About as inside-baseball for visual arts as you can get, Mariano Llinás’s three-part portrait of Argentinian art collective Mondongo is knackering, infuriating and, infuriatingly, often brilliant – especially in its more sincere second instalment. The film nominally tries to document Mondongo’s 2021 Baptistery of Colours project, in which the artists catalogued the chromatic spectrum with plasticine blocks inside a dodecahedron chapel. But it quickly snowballs into Llinás’s own scattershot inquiry into colour and portraiture, a tone poem that ceaselessly interrogates its own tones, a crisis of faith about representation, and – as he falls out with artists Juliana Laffitte and Manuel Mendanha – a droll depiction of a director’s nervous breakdown.
As Laffitte lets fly at him at one point, Llinás can never resist the urge to interrupt with his latest brainwave.
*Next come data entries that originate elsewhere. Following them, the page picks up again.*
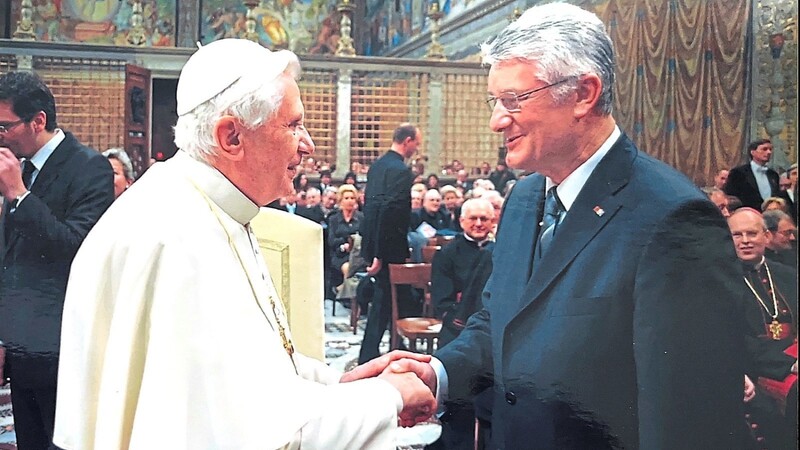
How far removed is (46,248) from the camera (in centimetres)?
291

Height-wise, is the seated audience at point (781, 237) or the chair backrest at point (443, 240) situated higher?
the seated audience at point (781, 237)

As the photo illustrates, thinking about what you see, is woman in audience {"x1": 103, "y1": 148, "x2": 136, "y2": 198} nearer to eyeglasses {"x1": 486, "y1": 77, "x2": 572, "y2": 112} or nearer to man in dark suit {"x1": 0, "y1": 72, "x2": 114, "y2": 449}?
man in dark suit {"x1": 0, "y1": 72, "x2": 114, "y2": 449}

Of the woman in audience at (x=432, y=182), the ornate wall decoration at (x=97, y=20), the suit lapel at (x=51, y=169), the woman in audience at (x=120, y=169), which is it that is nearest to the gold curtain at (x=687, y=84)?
the woman in audience at (x=432, y=182)

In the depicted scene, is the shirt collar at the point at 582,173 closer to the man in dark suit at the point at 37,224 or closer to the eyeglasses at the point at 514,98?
the eyeglasses at the point at 514,98

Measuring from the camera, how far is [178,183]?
7.09 ft

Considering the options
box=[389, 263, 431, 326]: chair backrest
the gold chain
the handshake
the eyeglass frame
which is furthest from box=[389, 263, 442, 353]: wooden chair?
the eyeglass frame

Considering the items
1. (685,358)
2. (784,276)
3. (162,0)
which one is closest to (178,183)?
(162,0)

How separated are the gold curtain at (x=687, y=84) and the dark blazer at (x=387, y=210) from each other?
2.85 ft

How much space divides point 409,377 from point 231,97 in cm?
99

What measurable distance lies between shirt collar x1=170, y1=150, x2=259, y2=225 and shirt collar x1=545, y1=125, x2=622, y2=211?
0.91 m

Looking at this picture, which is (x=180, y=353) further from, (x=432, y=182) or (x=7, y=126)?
(x=7, y=126)

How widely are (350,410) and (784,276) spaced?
1.27m

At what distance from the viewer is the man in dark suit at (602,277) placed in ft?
7.11

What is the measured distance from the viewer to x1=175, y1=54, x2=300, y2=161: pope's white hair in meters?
2.15
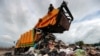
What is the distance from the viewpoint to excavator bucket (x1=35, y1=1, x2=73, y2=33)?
8623 mm

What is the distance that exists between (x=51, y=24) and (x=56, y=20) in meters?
0.51

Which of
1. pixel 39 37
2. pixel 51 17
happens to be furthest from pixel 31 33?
pixel 51 17

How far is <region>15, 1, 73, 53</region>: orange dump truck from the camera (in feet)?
28.5

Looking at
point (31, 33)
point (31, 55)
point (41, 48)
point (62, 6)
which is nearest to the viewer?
point (62, 6)

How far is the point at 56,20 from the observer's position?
28.6 feet

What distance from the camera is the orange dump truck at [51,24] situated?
28.5 ft

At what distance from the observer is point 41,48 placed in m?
9.80

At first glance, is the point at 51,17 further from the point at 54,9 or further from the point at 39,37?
the point at 39,37

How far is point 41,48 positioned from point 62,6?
8.28ft

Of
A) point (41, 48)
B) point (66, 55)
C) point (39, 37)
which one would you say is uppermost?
point (39, 37)

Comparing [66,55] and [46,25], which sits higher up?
[46,25]

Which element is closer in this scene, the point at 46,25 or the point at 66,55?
the point at 66,55

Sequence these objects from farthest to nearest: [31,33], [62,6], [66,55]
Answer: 1. [31,33]
2. [62,6]
3. [66,55]

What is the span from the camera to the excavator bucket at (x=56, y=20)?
28.3ft
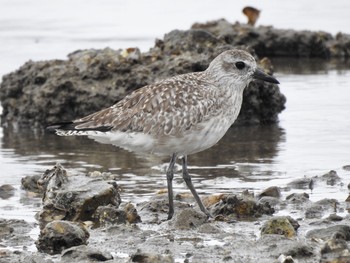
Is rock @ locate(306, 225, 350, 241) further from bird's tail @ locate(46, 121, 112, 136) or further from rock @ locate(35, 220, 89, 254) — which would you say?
bird's tail @ locate(46, 121, 112, 136)

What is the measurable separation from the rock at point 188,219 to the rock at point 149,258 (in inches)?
53.0

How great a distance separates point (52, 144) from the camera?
519 inches

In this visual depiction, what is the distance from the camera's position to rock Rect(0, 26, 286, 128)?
1373 centimetres

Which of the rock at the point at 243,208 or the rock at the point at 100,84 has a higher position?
the rock at the point at 100,84

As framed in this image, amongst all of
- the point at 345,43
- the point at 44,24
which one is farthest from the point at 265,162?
the point at 44,24

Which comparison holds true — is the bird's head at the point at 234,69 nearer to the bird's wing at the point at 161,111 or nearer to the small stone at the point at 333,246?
the bird's wing at the point at 161,111

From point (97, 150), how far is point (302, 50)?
7.64 meters

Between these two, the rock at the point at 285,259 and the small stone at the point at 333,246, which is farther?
the small stone at the point at 333,246

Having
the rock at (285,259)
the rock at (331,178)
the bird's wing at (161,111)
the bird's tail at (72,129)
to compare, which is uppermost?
the bird's wing at (161,111)

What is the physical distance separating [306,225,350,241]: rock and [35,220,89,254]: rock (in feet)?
6.63

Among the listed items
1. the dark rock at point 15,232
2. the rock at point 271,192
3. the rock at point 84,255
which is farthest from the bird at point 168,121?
the rock at point 84,255

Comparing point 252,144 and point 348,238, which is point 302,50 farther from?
point 348,238

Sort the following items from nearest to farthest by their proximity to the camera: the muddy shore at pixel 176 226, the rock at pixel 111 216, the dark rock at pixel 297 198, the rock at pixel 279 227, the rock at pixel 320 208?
the muddy shore at pixel 176 226, the rock at pixel 279 227, the rock at pixel 111 216, the rock at pixel 320 208, the dark rock at pixel 297 198

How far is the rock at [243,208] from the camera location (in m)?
9.24
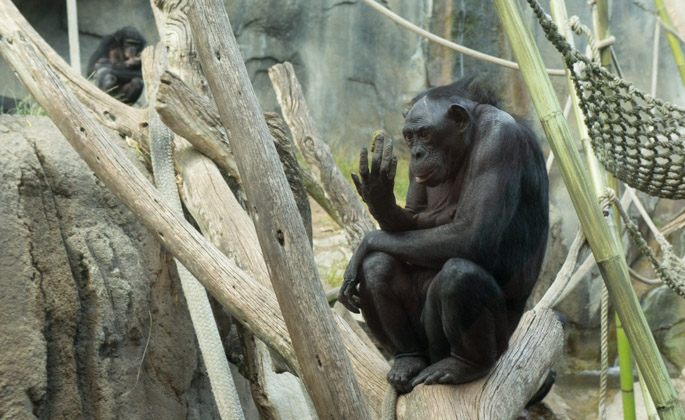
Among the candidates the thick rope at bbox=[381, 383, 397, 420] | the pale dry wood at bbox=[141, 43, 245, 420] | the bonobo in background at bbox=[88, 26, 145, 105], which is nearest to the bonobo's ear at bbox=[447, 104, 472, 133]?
the thick rope at bbox=[381, 383, 397, 420]

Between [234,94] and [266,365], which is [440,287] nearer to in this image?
[234,94]

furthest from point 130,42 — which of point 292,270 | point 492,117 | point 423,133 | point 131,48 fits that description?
point 292,270

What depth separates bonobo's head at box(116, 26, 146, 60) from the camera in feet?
25.7

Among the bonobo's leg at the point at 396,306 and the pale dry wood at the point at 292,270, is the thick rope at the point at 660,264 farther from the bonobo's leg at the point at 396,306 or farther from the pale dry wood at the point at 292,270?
the pale dry wood at the point at 292,270

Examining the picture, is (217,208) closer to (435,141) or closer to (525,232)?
(435,141)

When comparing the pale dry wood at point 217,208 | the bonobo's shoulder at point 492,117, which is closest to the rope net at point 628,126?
the bonobo's shoulder at point 492,117

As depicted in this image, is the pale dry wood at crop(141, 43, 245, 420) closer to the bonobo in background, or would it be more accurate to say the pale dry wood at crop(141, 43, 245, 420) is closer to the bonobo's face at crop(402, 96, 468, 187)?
the bonobo's face at crop(402, 96, 468, 187)

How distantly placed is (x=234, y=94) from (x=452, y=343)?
41.3 inches

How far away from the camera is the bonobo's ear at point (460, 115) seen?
2.54m

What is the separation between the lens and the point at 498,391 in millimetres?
2295

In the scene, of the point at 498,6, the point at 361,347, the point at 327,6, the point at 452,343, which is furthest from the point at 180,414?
the point at 327,6

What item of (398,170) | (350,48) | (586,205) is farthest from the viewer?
(350,48)

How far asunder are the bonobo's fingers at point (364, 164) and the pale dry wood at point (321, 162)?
1.99 m

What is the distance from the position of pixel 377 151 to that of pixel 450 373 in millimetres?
747
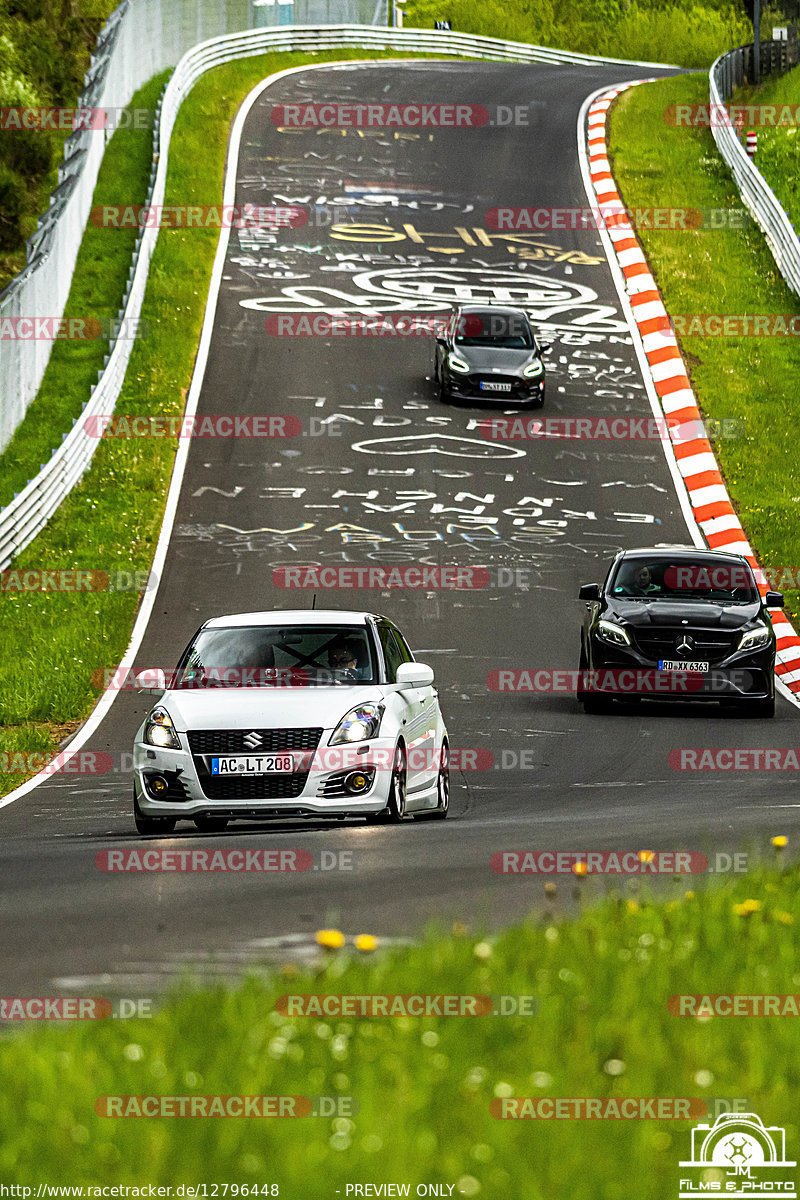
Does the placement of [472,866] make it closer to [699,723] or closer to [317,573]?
[699,723]

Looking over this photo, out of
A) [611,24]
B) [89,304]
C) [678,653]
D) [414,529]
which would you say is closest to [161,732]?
[678,653]

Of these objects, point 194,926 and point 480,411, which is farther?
point 480,411

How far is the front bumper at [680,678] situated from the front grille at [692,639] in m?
0.09

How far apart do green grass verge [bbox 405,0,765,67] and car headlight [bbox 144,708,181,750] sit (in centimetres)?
8555

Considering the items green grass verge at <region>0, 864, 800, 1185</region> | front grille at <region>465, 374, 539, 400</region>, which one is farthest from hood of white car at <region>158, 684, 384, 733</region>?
front grille at <region>465, 374, 539, 400</region>

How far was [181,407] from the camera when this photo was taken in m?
31.1

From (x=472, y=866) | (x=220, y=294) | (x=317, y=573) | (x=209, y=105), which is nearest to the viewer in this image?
(x=472, y=866)

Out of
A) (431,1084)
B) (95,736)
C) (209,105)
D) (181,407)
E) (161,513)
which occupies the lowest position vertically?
(431,1084)

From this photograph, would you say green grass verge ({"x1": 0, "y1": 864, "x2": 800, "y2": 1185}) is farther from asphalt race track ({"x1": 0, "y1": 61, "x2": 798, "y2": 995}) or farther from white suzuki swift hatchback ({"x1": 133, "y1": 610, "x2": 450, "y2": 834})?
white suzuki swift hatchback ({"x1": 133, "y1": 610, "x2": 450, "y2": 834})

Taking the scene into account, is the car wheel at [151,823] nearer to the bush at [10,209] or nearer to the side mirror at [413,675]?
the side mirror at [413,675]

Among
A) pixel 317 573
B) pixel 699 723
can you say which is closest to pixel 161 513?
pixel 317 573

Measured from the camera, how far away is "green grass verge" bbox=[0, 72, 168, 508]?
97.2 feet

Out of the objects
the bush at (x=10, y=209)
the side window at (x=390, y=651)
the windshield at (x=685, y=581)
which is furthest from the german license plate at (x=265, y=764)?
the bush at (x=10, y=209)

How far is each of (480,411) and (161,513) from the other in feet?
27.1
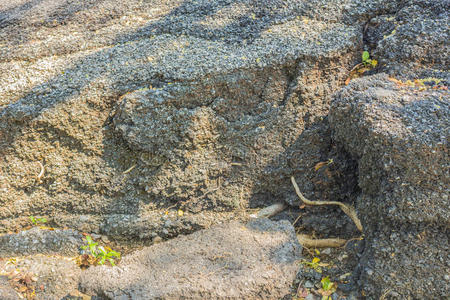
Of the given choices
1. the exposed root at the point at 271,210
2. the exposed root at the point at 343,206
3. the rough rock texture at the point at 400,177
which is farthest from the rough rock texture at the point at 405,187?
the exposed root at the point at 271,210

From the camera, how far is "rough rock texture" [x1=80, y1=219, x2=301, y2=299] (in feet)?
6.41

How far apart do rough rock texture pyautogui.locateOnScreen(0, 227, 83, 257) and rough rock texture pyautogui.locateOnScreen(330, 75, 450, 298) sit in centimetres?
157

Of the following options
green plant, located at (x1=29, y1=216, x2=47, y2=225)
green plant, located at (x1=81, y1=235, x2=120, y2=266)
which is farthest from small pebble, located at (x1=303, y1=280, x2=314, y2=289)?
green plant, located at (x1=29, y1=216, x2=47, y2=225)

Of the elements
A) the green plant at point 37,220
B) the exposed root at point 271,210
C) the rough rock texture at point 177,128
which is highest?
the rough rock texture at point 177,128

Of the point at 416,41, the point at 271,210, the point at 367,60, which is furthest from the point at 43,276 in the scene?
the point at 416,41

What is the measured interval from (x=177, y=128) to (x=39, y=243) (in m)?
1.01

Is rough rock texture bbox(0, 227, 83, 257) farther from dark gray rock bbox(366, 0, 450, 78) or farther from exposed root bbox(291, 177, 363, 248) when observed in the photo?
dark gray rock bbox(366, 0, 450, 78)

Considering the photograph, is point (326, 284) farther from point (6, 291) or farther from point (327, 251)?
point (6, 291)

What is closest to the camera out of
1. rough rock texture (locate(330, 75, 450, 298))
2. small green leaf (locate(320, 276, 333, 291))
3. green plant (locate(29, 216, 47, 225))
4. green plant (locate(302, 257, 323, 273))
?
rough rock texture (locate(330, 75, 450, 298))

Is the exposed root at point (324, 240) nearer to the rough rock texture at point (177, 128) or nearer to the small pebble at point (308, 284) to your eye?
the rough rock texture at point (177, 128)

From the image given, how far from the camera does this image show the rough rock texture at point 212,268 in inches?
76.9

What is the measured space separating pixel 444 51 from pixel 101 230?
2162 millimetres

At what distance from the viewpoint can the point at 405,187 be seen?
1.89m

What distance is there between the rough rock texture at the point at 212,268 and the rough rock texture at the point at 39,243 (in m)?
0.35
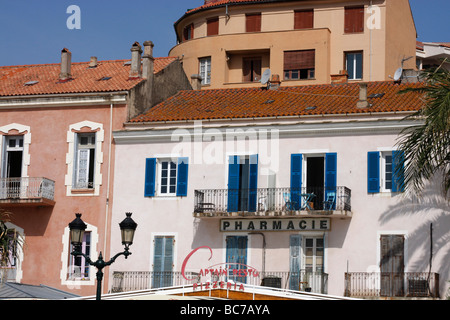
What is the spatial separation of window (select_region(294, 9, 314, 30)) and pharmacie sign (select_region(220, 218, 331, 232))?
66.9 feet

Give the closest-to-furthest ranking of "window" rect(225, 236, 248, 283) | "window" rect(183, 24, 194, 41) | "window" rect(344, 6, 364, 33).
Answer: "window" rect(225, 236, 248, 283) → "window" rect(344, 6, 364, 33) → "window" rect(183, 24, 194, 41)

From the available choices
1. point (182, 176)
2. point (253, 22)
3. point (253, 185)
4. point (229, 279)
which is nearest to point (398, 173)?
point (253, 185)

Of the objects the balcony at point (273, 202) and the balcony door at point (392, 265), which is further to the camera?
the balcony at point (273, 202)

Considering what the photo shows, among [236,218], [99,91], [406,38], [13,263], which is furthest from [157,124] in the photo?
[406,38]

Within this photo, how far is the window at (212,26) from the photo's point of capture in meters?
53.5

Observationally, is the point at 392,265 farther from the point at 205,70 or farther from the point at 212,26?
the point at 212,26

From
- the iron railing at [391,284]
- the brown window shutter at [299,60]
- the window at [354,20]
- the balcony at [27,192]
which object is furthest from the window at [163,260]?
the window at [354,20]

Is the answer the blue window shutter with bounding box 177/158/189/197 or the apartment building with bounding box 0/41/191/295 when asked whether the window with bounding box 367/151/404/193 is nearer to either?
the blue window shutter with bounding box 177/158/189/197

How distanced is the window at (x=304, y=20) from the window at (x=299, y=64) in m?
1.84

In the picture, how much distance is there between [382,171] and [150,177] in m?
8.13

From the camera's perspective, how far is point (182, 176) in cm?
3422

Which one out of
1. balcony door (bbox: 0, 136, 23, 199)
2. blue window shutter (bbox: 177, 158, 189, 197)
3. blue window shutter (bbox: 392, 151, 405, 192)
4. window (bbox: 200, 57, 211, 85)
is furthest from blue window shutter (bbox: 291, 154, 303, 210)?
window (bbox: 200, 57, 211, 85)

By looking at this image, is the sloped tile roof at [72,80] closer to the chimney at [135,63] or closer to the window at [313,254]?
the chimney at [135,63]

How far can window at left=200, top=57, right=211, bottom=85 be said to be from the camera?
52.1 meters
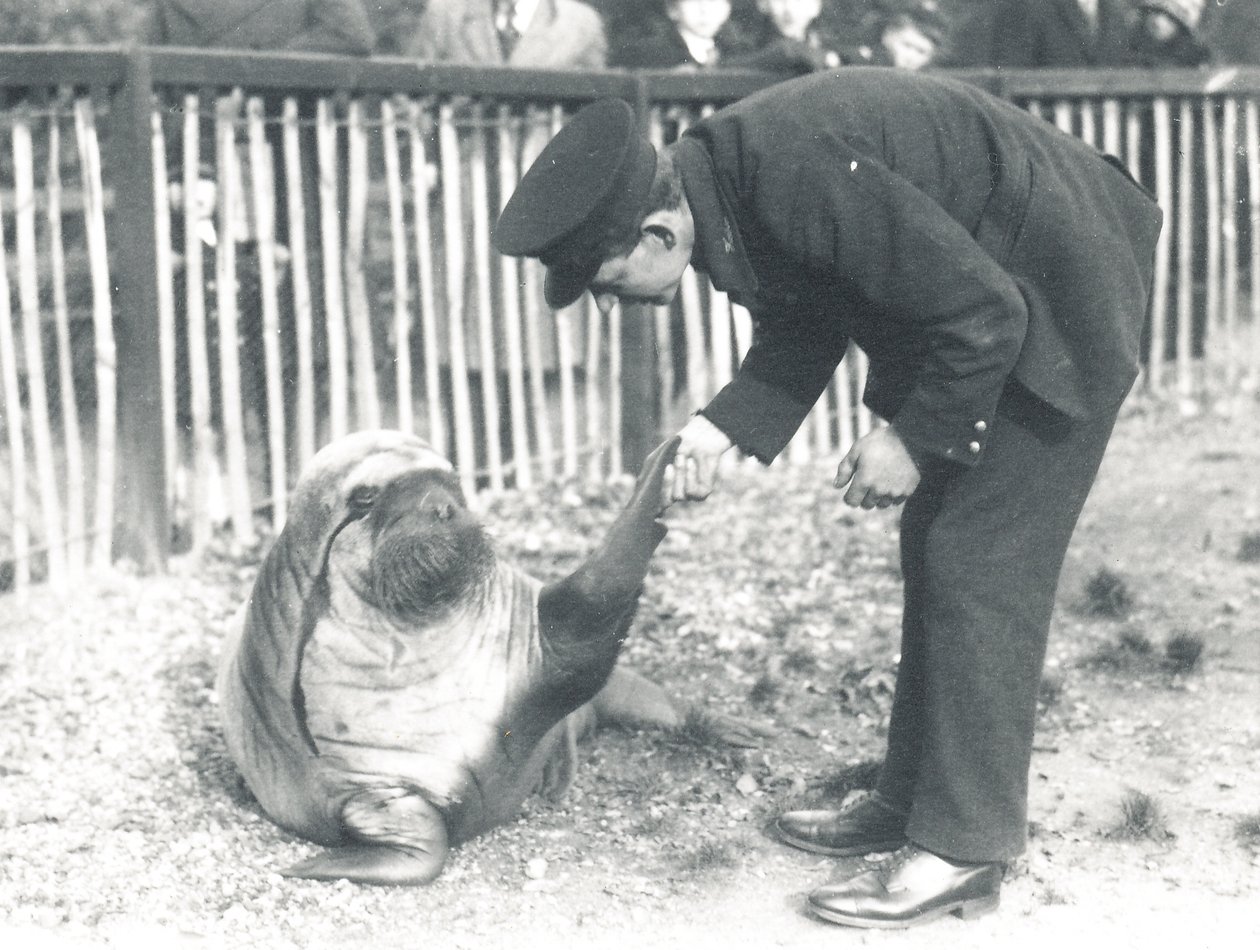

By quoting one critic referencing his previous 13-hour portmanteau from 2018, the director pre-empts any criticism of the almost five-hour work in front of us: “You get the feeling he doesn’t know what to do next, and the solution he’s found is to autodestruct.” But this impish postmodernism quickly darkens in the Triptych’s first part, titled El Equilibrista (The Tightrope Walker); soundtracking Mondongo’s colour classification to bursts of music from Psycho and Vertigo, he seems disturbed by their quest to break down art into its constituent elements. This strand alternates with another in which an art historian attempts to document Mondongo’s process; both are constantly intercut with excerpts of Llinás’s documentary script, him revealing the canvas on which he is daubing his own strokes.
Llinás redeems this lugubrious introduction in the second part, Retrato de Mondongo (Portrait of Mondongo), which begins with him pitching the film to Laffitte and Mendanha as a duel about their respective ideas of colour. His extends the emotional pitch to the elements from which film is constructed, like the stabs of Bernard Herrmann, or his own incorrigible addiction to metatextuality.
But as he digs himself in deeper – redramatising his arguments with Mondongo, inflicting on us the writing of a long prose poem about his aesthetics – something breaks. Laffitte dresses him down about his egoism, saying it amounts to a form of “evil”. He sheds a solitary tear. Lost in midlife “tempest” about how to best represent reality, he admits nostalgia for “feverish nights” with Mondongo in the early 2000s, when he shared their sense of purpose. (Their portraits in plasticine, wood and other materials are indeed very beautiful.) It turns out the arch-maximalist pines for the simplicity of la bohème.

Alas, this Argentinian size queen can’t just leave it there. He has to give us part three, Kunst der Farbe (named for the 1961 manual on colour by Johannes Itten that inspired Mondongo’s project). Adding the proviso that it is his unfinished contribution to the duel, he’s right about it being a failure. Broken down into eight colour-coded subsections with pretentious titles such as Green or the Conclave of the Ancient Plant Bishops, most are pedantic montages with little insight into the hue in question. Llinás hams it up as a monocled Fritz Lang majordomo overseeing the farrago but this adds little; only traditional documentary-style commentary from his colourist offers any worthwhile perspective.
If nothing else, the third part serves as a reminder that form can never divest itself entirely of content. Jokey deconstruction of directorial megalomania though it may be, The Triptych of Mondongo is compelling only when Llinás gets candid about his insecurities. But the buffoonery does have the odd moment: his cameraman Agustín – the Sancho Panza to this rainbow-dazzled Quixote – repeatedly screaming “I represented Argentina well!” as their hound barks along sums up this art-theory dog’s dinner.